Assignment.
Tally the lines below that hold the string "formation", and give only the tally.
*** Opening The records ***
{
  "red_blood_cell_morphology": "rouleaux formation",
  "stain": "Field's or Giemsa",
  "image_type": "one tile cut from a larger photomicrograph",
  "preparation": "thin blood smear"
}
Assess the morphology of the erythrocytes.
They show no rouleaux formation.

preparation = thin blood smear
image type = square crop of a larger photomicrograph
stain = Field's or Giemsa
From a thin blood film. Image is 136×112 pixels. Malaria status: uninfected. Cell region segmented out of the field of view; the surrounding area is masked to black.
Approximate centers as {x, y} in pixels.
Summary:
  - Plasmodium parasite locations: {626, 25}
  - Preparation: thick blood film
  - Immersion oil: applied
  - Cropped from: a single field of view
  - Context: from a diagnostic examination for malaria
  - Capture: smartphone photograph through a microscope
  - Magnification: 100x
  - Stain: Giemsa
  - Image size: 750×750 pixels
*** Closing The records ***
*** Opening The records ***
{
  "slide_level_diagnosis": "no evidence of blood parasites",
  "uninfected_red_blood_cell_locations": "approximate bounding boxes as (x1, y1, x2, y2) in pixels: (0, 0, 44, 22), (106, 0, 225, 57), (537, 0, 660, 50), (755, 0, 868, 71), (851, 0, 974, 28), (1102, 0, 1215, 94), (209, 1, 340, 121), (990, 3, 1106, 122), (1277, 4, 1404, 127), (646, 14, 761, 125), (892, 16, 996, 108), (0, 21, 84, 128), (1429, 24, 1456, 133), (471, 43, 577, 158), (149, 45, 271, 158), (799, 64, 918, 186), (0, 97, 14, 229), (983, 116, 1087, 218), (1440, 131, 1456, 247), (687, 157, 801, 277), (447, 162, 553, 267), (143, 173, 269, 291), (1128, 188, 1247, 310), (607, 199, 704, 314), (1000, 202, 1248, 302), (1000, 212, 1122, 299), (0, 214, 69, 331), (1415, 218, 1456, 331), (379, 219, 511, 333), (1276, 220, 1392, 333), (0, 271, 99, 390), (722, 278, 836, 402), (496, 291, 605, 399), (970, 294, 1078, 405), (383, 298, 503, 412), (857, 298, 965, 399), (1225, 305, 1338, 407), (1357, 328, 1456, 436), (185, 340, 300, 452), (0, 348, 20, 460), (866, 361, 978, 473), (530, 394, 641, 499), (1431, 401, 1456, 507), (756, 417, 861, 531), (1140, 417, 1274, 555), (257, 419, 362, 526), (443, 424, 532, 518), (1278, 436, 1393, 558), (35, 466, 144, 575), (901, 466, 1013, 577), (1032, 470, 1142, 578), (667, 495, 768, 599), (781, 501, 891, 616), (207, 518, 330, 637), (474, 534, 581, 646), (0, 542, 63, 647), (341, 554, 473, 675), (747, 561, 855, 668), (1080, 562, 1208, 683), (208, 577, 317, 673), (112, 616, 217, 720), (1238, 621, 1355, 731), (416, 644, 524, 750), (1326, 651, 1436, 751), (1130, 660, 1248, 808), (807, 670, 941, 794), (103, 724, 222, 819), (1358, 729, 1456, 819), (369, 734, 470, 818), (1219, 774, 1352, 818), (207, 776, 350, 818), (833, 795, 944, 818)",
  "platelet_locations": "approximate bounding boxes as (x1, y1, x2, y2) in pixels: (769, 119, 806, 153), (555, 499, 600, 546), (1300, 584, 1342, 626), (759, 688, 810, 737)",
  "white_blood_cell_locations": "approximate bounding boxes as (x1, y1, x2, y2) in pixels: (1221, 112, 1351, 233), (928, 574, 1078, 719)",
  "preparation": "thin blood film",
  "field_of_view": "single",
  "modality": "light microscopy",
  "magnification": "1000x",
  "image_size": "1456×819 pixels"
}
*** Closing The records ***
Answer to the problem.
2